New England traders entered Albemarle's shallow waters in small sloops and ketches to trade directly with the planters. To stop that leakage, the English government passed the Plantation Duty Act, which allowed trade between the colonies, provided a duty be paid. Albemarle ignored the Act, except when Cousin Timothy and some others of the proprietary faction held the reins.
"They finally brought Governor Thomas Miller from the jail to trial, and now they've released him to the custody of the County Marshall," the Welshman from Carolina said to Richard.
Richard and the men sat on benches beneath an arbor of roses. They all drank deeply from tankards of cider and brandy. The piercing odor of smoldering pine-knots was heavy in the humid August air.
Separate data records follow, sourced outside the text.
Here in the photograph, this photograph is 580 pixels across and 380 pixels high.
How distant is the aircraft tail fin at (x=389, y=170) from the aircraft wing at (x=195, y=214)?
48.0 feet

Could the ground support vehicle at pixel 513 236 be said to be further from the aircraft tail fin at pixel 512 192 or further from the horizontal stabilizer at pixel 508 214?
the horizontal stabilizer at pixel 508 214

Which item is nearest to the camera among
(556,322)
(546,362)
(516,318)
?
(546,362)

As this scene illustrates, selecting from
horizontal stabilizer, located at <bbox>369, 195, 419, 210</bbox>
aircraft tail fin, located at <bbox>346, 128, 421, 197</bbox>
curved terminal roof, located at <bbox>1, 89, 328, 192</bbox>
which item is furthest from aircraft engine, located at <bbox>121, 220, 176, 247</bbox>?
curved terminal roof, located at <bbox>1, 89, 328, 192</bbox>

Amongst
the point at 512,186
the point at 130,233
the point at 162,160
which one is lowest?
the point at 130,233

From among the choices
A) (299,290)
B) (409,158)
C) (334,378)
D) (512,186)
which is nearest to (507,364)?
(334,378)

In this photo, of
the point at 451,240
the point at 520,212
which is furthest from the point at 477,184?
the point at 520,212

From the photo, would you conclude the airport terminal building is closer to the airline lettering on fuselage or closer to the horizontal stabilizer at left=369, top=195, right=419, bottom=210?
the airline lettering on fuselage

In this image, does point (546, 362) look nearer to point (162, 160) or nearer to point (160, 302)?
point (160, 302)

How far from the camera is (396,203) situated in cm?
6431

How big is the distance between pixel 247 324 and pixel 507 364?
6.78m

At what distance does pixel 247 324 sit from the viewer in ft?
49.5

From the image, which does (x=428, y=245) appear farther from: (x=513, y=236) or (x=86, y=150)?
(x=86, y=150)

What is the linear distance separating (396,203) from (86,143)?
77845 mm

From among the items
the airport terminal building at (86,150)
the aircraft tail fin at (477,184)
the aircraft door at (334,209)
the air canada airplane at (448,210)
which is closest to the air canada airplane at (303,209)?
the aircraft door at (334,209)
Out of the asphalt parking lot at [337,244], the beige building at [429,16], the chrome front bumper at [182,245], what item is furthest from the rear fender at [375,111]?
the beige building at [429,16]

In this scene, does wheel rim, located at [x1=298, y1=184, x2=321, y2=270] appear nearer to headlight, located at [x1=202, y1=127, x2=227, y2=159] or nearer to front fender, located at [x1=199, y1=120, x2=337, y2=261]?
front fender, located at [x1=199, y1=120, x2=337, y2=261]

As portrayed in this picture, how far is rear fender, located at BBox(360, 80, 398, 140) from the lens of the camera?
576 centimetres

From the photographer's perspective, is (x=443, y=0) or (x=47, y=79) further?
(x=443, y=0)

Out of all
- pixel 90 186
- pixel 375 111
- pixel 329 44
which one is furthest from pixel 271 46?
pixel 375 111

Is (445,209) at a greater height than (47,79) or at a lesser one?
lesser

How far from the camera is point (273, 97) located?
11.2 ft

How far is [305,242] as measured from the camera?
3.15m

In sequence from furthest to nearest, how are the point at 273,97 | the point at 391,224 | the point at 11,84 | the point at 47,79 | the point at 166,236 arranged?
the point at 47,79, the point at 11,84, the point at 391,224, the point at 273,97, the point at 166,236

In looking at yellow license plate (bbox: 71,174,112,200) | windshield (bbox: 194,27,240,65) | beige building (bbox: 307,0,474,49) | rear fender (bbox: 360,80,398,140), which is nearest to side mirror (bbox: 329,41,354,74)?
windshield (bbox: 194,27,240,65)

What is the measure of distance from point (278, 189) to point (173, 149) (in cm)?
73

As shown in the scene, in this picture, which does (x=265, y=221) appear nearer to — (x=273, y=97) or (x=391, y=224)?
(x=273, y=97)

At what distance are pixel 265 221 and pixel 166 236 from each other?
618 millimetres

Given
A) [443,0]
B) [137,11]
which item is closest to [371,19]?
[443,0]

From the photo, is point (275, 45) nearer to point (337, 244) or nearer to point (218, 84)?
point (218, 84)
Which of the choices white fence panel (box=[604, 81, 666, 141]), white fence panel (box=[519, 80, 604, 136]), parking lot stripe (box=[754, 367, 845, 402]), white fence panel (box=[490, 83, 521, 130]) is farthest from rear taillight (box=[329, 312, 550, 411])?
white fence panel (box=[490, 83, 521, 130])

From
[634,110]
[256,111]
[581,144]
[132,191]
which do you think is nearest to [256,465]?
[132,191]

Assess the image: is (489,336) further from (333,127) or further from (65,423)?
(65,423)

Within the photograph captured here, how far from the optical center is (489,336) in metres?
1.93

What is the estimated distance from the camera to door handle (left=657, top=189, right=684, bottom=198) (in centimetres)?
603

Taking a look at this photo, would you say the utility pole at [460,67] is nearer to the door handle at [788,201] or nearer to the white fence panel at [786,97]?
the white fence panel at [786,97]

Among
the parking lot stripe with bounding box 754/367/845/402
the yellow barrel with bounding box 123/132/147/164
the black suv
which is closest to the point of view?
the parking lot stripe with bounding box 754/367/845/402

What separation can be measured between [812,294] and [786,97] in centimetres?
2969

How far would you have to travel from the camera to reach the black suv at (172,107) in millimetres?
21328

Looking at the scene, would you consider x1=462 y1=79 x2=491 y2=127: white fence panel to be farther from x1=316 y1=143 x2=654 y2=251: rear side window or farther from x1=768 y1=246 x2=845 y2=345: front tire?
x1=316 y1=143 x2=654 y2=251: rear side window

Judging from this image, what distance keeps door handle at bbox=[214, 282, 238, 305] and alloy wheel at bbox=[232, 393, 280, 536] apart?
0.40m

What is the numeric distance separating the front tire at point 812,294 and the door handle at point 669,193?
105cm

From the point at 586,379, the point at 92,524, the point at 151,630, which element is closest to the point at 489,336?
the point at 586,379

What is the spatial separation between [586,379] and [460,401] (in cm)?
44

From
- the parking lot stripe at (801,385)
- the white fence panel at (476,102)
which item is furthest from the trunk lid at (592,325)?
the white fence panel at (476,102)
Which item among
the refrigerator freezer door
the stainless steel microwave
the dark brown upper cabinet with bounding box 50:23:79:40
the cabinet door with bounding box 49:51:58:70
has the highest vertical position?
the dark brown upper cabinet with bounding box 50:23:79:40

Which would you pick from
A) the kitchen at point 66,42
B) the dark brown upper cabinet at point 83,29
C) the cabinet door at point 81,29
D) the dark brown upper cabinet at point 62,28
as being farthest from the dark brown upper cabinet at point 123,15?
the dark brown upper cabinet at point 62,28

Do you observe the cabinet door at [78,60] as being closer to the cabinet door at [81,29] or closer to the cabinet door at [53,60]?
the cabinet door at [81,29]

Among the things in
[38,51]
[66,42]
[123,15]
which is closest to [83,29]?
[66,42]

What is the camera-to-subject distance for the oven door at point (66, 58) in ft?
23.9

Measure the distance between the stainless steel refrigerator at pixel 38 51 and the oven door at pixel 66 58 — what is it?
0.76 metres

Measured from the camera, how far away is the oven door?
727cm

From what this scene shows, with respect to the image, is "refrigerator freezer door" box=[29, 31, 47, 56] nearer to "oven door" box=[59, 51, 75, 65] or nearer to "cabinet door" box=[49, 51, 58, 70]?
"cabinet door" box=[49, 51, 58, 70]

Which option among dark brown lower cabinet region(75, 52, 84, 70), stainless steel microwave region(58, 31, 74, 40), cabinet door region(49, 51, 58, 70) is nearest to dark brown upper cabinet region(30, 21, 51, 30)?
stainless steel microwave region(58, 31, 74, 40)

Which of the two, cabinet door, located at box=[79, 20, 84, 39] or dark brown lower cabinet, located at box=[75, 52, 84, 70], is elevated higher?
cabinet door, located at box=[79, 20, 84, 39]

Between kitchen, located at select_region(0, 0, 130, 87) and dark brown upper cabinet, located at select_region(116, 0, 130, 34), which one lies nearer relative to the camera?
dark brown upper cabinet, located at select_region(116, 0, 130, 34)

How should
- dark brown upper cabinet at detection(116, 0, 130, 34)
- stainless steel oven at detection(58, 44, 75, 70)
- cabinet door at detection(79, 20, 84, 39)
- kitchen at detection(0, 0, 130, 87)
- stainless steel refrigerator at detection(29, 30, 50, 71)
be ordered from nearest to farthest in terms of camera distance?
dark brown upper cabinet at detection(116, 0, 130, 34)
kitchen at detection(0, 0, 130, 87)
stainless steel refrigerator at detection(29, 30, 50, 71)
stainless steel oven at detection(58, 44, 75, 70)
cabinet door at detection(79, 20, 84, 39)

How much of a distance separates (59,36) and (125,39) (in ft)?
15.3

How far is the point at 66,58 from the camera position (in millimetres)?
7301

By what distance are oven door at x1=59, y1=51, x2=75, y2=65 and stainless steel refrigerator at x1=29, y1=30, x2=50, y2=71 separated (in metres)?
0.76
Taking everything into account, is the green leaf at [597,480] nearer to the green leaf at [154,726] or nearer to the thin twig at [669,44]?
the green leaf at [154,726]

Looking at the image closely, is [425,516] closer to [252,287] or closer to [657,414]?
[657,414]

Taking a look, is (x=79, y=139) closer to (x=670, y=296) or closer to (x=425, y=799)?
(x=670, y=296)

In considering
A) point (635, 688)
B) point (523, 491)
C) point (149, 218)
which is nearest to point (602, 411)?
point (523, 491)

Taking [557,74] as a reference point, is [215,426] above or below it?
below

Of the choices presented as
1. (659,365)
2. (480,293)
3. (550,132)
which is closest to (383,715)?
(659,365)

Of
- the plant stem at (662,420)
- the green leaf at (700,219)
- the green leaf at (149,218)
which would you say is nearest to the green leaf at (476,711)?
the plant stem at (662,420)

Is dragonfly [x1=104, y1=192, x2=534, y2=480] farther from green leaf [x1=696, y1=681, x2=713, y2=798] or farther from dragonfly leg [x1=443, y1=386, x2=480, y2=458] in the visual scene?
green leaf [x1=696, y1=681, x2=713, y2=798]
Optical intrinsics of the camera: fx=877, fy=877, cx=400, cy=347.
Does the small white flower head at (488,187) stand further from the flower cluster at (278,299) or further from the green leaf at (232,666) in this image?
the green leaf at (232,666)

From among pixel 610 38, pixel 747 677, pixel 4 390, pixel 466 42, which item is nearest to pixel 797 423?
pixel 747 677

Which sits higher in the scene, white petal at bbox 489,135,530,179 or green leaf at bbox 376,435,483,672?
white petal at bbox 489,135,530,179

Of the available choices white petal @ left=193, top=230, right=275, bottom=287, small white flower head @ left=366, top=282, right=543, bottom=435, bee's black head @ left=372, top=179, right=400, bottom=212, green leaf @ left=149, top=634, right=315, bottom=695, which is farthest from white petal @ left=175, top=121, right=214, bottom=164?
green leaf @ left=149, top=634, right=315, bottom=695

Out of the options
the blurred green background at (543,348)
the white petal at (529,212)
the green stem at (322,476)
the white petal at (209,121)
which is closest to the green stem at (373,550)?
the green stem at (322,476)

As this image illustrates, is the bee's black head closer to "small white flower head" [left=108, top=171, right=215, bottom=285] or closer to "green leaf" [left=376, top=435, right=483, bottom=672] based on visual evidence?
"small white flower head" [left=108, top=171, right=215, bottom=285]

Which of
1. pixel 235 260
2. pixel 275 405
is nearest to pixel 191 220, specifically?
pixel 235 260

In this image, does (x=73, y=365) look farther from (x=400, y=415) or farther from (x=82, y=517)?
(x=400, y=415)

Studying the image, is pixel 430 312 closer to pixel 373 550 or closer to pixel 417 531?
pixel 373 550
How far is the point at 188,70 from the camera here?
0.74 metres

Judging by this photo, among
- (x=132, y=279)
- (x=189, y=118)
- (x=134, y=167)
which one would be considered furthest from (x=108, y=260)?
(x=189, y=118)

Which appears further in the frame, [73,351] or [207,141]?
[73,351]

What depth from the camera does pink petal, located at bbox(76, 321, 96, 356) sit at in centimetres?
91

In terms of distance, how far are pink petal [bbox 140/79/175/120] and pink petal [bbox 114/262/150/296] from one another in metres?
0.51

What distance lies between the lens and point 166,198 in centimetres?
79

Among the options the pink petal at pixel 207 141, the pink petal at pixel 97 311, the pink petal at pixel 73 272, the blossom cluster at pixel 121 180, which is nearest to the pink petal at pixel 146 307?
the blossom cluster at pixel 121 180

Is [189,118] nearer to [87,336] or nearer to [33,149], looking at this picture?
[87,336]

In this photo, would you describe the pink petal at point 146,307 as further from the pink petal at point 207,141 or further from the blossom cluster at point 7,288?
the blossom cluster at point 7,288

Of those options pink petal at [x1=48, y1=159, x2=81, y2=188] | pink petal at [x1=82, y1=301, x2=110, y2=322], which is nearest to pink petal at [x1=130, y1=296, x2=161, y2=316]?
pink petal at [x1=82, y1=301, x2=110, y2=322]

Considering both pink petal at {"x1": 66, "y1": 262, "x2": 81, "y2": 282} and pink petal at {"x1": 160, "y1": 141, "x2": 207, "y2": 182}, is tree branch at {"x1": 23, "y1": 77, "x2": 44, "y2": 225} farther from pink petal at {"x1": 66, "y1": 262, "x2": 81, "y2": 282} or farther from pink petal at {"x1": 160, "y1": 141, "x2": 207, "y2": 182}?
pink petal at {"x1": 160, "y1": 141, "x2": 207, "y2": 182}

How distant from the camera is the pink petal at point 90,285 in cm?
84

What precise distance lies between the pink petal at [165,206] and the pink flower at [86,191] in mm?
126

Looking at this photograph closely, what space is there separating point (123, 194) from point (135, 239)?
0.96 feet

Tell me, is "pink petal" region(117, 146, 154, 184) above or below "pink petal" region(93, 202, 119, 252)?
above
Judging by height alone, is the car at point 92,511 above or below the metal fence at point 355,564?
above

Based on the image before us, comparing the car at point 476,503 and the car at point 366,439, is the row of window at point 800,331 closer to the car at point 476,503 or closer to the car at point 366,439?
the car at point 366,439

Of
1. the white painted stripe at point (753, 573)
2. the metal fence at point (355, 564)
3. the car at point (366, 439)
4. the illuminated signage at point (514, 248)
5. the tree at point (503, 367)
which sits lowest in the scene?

"The men of Albemarle have finally brought the drunken fool to trial, have they? I'm surprised they bothered. They still might be the first Englishmen to hang a governor!" Richard laughed loudly.
"From the skillet to the fire," he laughed again. "Your Lords will soon be losing their charter, I warrant. They're squandering the king's great gift. Most of the men he gave Carolina to have sold their shares anyway, haven't they?"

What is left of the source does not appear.